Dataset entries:
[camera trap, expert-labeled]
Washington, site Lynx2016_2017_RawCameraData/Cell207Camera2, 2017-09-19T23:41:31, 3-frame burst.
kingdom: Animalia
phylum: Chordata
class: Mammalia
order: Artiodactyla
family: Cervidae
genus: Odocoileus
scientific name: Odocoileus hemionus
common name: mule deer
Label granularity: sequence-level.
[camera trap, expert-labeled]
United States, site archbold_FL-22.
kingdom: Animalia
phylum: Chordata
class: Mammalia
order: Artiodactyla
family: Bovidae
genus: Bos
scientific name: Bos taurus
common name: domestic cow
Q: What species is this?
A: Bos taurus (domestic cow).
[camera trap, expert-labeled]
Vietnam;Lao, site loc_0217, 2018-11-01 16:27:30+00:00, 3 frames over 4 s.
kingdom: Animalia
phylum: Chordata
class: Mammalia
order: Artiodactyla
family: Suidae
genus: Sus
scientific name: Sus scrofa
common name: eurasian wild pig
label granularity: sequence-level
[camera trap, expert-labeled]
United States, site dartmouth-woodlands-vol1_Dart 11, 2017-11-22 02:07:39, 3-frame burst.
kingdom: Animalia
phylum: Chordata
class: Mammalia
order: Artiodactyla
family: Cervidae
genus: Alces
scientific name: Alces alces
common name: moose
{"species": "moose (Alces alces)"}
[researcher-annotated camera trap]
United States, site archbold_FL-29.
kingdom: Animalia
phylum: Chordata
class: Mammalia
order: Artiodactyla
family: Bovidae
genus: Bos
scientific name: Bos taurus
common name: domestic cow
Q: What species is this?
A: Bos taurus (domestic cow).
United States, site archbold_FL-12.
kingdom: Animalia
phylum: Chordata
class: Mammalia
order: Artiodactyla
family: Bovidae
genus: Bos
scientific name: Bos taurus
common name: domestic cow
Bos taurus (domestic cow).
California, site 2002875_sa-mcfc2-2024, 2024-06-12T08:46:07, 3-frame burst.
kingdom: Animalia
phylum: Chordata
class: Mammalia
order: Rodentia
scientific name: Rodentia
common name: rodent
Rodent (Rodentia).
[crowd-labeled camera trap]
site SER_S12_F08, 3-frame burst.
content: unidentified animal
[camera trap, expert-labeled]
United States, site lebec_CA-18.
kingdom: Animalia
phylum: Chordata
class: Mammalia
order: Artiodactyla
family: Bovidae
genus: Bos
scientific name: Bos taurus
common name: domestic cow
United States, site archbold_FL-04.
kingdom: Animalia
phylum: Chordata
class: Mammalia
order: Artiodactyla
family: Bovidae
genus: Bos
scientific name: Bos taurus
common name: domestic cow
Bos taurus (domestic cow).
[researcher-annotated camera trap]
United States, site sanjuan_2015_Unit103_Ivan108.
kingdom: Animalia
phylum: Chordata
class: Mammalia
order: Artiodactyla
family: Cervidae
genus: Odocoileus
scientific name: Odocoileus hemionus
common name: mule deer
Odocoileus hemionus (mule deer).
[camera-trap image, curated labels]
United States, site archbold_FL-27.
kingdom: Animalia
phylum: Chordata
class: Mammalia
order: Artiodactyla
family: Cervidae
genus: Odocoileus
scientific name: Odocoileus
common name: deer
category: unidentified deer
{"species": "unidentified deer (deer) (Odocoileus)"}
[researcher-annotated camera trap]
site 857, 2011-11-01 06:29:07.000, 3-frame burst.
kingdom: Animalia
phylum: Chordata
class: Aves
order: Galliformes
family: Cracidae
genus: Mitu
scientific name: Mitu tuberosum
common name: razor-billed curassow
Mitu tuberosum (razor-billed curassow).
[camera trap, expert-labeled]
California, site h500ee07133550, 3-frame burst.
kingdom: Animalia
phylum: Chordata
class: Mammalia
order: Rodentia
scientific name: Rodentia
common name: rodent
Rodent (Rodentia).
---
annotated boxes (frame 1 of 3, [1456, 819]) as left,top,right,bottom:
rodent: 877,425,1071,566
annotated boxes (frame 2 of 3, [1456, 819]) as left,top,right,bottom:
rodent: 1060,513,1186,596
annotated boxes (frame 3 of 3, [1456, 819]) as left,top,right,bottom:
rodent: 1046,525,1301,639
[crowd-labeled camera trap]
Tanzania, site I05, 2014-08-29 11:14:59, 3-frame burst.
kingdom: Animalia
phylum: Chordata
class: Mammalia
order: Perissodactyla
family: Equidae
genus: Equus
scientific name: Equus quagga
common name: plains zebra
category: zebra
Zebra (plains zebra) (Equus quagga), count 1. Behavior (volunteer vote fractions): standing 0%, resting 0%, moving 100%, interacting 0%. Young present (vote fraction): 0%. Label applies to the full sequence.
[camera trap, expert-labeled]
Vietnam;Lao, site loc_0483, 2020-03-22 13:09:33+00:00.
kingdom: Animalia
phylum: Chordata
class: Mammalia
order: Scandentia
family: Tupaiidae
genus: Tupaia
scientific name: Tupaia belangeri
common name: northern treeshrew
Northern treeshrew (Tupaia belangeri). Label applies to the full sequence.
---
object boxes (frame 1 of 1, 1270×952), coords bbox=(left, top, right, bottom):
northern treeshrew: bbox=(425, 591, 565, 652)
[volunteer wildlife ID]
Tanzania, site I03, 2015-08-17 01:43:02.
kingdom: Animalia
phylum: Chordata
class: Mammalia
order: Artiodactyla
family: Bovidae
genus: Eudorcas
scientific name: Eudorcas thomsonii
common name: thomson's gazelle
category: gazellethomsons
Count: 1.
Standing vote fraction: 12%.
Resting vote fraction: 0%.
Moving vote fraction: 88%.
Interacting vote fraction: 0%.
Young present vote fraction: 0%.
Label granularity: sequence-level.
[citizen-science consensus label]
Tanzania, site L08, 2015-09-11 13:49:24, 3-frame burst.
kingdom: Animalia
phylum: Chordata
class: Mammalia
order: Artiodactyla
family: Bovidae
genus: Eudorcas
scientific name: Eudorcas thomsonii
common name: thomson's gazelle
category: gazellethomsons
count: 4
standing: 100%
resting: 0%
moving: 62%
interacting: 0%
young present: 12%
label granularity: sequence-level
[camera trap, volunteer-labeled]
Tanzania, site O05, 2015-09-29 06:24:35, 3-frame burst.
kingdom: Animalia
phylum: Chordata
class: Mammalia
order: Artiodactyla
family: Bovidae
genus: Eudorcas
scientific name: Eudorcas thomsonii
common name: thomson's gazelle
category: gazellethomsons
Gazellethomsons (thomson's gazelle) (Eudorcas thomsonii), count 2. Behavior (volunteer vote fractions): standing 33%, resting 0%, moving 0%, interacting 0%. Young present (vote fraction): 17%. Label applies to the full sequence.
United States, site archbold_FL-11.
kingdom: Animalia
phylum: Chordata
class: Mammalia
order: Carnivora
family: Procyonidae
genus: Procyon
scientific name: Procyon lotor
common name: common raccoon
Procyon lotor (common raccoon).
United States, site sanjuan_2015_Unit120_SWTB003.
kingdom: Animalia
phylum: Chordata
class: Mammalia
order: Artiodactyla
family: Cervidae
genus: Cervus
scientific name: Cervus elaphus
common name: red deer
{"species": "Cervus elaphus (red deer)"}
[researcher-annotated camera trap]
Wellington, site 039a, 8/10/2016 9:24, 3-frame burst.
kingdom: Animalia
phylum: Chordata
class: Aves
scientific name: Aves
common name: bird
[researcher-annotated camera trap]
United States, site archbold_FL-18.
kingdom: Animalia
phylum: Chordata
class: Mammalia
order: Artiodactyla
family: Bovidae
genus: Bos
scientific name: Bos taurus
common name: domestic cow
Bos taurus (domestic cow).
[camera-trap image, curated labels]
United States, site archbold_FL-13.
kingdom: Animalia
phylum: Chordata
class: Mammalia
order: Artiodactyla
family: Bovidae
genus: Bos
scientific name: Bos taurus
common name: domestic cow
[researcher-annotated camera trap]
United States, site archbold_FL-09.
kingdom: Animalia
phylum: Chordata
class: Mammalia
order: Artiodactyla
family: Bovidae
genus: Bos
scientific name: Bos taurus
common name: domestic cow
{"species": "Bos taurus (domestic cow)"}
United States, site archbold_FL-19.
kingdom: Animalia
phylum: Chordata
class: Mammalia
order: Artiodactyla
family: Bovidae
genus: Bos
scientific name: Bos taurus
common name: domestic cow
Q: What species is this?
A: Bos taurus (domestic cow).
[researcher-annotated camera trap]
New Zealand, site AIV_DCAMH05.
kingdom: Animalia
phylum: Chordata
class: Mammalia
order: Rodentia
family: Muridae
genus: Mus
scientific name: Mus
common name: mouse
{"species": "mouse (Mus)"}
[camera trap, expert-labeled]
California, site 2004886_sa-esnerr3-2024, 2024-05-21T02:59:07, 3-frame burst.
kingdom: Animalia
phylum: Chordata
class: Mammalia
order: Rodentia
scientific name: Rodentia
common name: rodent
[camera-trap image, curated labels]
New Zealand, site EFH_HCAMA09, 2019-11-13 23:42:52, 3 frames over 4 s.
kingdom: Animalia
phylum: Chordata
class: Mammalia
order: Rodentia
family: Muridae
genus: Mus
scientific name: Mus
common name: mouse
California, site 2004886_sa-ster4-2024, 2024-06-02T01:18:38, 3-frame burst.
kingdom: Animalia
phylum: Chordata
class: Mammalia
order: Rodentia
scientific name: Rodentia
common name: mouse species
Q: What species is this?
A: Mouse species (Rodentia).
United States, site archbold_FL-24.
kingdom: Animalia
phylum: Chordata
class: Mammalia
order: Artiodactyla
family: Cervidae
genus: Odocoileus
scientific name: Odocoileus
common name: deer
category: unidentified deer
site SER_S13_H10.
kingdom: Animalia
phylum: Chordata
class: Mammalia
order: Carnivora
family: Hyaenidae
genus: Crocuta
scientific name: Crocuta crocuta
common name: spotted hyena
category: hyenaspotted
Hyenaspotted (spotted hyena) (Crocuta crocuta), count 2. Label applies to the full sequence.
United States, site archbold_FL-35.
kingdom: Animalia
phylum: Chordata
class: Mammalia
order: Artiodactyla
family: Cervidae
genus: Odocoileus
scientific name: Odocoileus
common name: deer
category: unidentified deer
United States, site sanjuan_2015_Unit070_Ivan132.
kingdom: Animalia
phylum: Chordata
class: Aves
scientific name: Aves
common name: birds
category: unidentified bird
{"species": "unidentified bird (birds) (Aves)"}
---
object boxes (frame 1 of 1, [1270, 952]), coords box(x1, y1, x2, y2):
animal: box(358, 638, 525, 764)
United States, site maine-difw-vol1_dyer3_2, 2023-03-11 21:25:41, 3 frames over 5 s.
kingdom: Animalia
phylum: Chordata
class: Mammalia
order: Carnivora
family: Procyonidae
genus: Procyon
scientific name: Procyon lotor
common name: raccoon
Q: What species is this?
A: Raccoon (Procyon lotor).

- _ACTIVITY_: The word to find is "Tanzania". Copy every line of the data that holds it.

- _ANSWER SPACE_:
Tanzania, site I05, 2014-08-29 11:14:59, 3-frame burst.
Tanzania, site I03, 2015-08-17 01:43:02.
Tanzania, site L08, 2015-09-11 13:49:24, 3-frame burst.
Tanzania, site O05, 2015-09-29 06:24:35, 3-frame burst.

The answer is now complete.